No deal on ban

Rabbonim and producer fail to reach agreement on ‘Big Event’ at MSG

Posted

Issue of February 29, 2008

Producer Sheya Mendlowitz was hoping Tuesday afternoon to get the final go-ahead to resurrect his “Big Event” concert, scheduled for March 9 at Madison Square Garden but, at the last minute, talks fell apart and the concert was cancelled.

The final details of the agreement were being hammered out Tuesday afternoon. Minutes before The Jewish Star went to press Mendlowitz said it was over.

A deal would have capped a week of talks between Mendlowitz and many of the 33 rabbonim who, last week, issued a kol korei –– as a rabbinical pronouncement is known in the Charedi world –– to prevent popular Chassidic singer Lipa Schmelzer from performing.

Critics apparently disapprove of his humorous onstage antics and the non-Jewish musical influences incorporated in his act. One Brooklyn man, Asher Friedman, who also heads the tuition assistance organization Nechomas Yisroel, apparently set out to shut Schmelzer down.
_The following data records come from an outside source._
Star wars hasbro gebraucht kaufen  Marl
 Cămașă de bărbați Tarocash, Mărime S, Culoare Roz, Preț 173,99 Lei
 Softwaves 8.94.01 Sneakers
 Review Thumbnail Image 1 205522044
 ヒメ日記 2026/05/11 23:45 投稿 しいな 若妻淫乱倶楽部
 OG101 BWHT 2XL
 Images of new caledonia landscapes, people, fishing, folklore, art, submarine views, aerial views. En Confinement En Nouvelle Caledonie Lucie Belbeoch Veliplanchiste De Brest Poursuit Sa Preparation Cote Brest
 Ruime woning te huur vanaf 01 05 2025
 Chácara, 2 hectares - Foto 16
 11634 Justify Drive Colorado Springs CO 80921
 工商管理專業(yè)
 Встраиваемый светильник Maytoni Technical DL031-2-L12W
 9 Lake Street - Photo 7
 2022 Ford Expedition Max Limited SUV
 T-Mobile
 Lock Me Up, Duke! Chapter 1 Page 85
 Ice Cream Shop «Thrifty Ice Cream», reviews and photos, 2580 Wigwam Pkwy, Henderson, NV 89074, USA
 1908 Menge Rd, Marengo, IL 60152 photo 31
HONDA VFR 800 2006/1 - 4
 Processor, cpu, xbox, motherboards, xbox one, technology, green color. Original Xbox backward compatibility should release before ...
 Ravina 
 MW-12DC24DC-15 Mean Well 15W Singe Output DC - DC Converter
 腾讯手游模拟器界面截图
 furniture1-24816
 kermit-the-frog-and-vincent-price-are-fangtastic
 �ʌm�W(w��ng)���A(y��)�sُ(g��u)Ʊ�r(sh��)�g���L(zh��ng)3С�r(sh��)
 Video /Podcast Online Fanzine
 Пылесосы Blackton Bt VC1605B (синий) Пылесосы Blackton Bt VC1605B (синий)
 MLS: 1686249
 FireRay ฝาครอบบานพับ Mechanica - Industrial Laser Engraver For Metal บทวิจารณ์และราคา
He convinced nearly three dozen rabbonim, including some of America’s most revered contemporary Charedi leaders, that Schmelzer should be reined in.

In a statement, Schmelzer said he has decided to discontinue performing any music of non-Jewish origin.

In keeping Schmelzer off the stage, Friedman appeared to have met his primary goal.

On Monday someone with direct knowledge of the situation described Friedman, who is not a rabbi, as “a kanoi [zealot] and a loose cannon” who aligned himself with [others] who have an ax to grind “with Lipa and the Jewish music industry.”

Contacted by The Jewish Star for comment, Friedman said he would first have to consult his Da’as Torah. A short time later he called back to say, “The gedolei yisroel don’t want that issue [to be
discussed] on the radio and in newspapers. It doesn’t belong for the public to decide on issues that belong for Da’as Torah.”

He refused to disclose the names of rabbonim he consulted.

“When we went out with the kol korei, every rosh yeshiva was tortured and made crazy — people were threatening them,” Friedman claimed. Pressed for specifics about his claim of threats, he maintained, “It would be a chilul Hashem to write about it.”

“Everything a person does has to be through Da’as Torah. Everything I do, I make sure to have Da’as Torah backing me,” he claimed.

It seemed clear that Friedman risked embarrassment to the rabbonim he claims to revere, as the text of the ban was identical to that of a ban enacted in Israel last year, which succeeded in shutting down a joint performance of Mordechai Ben David and Avrohom Fried. It included references to Israel and called for a complete end to Jewish music concerts. That made it unclear if the document was intended to apply only to the Madison Square Garden event, or if American Charedi rabbonim intended to follow the lead of Israeli colleagues and enact a sweeping prohibition against Jewish music.

In an interview with The Jewish Star, Rabbi Shmuel Kamenetzky, a rosh yeshiva in Philadelphia who signed the ban, said, “It is very general, you’re right, but I don’t think it will refer to all concerts. You have to have an outlet for kids.”

Rabbi Kamenetzky confirmed that he had spoken to Friedman and said that he had understood that the request for the ban originally came “from rabbis in Eretz Yisroel. We didn’t want to differ with them. It was expressed that certain performers...upset some people.”

The Rosh Yeshiva was asked whether anybody had confirmed the origin of the request.

“It seems that it was a request from mouth to ear and everyone went along with them,” he responded. “What they said was that it was a request from Rav Elyashiv and Rav Steinman. I didn’t confirm that.”

Asked if it is unusual for distinguished rabbonim to sign a kol korei on the say-so of one person, Rabbi Kamenetzky was candid: “Usually we meet together. This time, with time pressing, we did not get together. And maybe it was not the right thing.”

The concert was supposed to have been a benefit for Simchat Tzion, a group that makes weddings for orphaned brides and grooms in Israel.

Rabbi Avi Shafran, a spokesman for Agudath Israel of America, said he couldn’t explain why the text of the ban would have been released without removing references to last year’s concert ban in Israel, or why rabbonim would have risked jeopardizing their reputations by signing a document not carefully vetted for inaccuracies.

A second performer, Shloime Gertner, was said to have dropped out immediately, according to Hamodia, a Charedi paper that announced the ban. News of his withdrawal proved premature. As of Monday he was still in, although his name was removed from the concert website on Monday night.

There’s definitely a mystery here,” said Shafran. “It wouldn’t make sense for the rabbonim to say that somebody had pulled out if they are just setting themselves up to be disproved.”

Late Tuesday afternoon Yeshiva World News (www.theyeshivaworld.com) reported that Schmelzer has also cancelled a concert scheduled for London in April. Schmelzer, who lives in the Monsey, N.Y., area, was well received as the featured performer at a benefit performance in Hewlett Bay Park last year.